ITespresso.fr : Dans l’affaire Mooo.com, 84 000 sites ont été mis hors ligne sans avertissement. Comment les autorités américaines ont procédé pour aller si vite, quitte à s’emballer ?
Stéphane Van Gelder : C’est l’illustration des risques que je viens d’évoquer. L’ICE, rattachée au Homeland Security, a passé outre le système de nommage traditionnel de l’ICANN. Lorsqu’un nom de domaine est enregistré, c’est le registrar qui dispose des coordonnées directes de l’acheteur. Or l’ICE n’a pas respecté cette organisation. Elle a frappé directement à la porte du registre de l’extension concernée (en l’occurrence le « .com » géré par la société américaine VeriSign). Elle a considéré que ce serait plus facile d’arriver à ses desseins. Or VeriSign ignore tout des propriétaires des noms concernés. Ses clients sont d’abord les bureaux d’enregistrement, pas les clients finaux qui achètent des noms de domaine par leur intermédiaire. VeriSign ne pouvait donc rien savoir sur l’identité des exploitants des noms de domaine concernés dans cette affaire. En recevant l’injonction de la justice, VeriSign a donc désactivé des noms sans avoir la moindre idée de ce qu’il y avait derrière. Les propriétaires des noms n’ont pas été consultés. Ils se sont simplement réveillés un matin avec, à la place de leur site, une page menaçante affichant le logo de l’ICE. Si le registrar de Mooo.com avait été impliqué dans cette opération, il aurait pu expliquer que ce site offrait en fait des services d’hébergement DNS gratuits. L’ICE n’a vu qu’un site à caractère pornographique avec Mooo.com, alors que service était associé à plus de 80 000 autres sites. L’ICE a réagi très vite en rétablissant le service dès le lendemain. Mais le mal était fait.

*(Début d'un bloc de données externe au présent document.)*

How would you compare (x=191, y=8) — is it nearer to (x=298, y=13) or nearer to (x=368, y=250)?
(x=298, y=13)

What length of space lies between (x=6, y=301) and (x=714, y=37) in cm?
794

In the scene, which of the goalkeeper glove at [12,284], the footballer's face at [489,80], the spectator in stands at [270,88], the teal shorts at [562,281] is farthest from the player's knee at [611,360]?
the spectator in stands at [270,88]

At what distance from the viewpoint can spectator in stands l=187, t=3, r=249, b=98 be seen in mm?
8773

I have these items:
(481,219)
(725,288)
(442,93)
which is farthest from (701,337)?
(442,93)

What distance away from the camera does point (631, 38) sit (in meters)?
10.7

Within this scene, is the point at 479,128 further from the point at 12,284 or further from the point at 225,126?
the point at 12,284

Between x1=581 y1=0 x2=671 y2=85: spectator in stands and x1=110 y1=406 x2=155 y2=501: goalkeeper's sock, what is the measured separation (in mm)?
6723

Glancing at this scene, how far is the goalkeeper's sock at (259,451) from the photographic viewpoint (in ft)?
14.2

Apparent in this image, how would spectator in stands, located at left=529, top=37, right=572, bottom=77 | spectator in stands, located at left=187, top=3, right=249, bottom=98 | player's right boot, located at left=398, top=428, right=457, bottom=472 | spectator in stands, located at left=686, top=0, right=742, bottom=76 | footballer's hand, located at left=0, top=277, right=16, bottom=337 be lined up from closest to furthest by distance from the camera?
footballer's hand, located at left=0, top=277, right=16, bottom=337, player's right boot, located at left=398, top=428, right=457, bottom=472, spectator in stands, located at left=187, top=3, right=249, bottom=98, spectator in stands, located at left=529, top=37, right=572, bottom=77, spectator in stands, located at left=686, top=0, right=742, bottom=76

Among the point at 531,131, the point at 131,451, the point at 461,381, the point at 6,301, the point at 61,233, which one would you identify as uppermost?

ITespresso.fr : Pour mieux gérer Internet, souhaiteriez-vous que l’ICANN soit placée sous tutelle de l’ONU ?
Stéphane Van Gelder : Bien au contraire ! Pourquoi faire ? Entre le 28 février et le 1 mars, j’ai participé à Bruxelles à une réunion entre les représentants des gouvernements et l’exécutif de l’ICANN. Le but était d’essayer de trouver un terrain d’entente sur certains aspects du programme de création des nouvelles extensions. L’ICANN a globalement achevé son travail de préparation de ce programme. Mais les gouvernements bloquent toujours car ils ont des avis qui sont parfois très éloignés de ceux du reste de la communauté. S’ils étaient seuls à la barre, je pense qu’on ne discuterait même pas de l’éventualité d’ouvrir l’Internet à l’arrivée de nouvelles extensions. Pourtant il s’agit d’un espace qui appartient à tout le monde, alors pourquoi ne pas y installer plus de diversité ?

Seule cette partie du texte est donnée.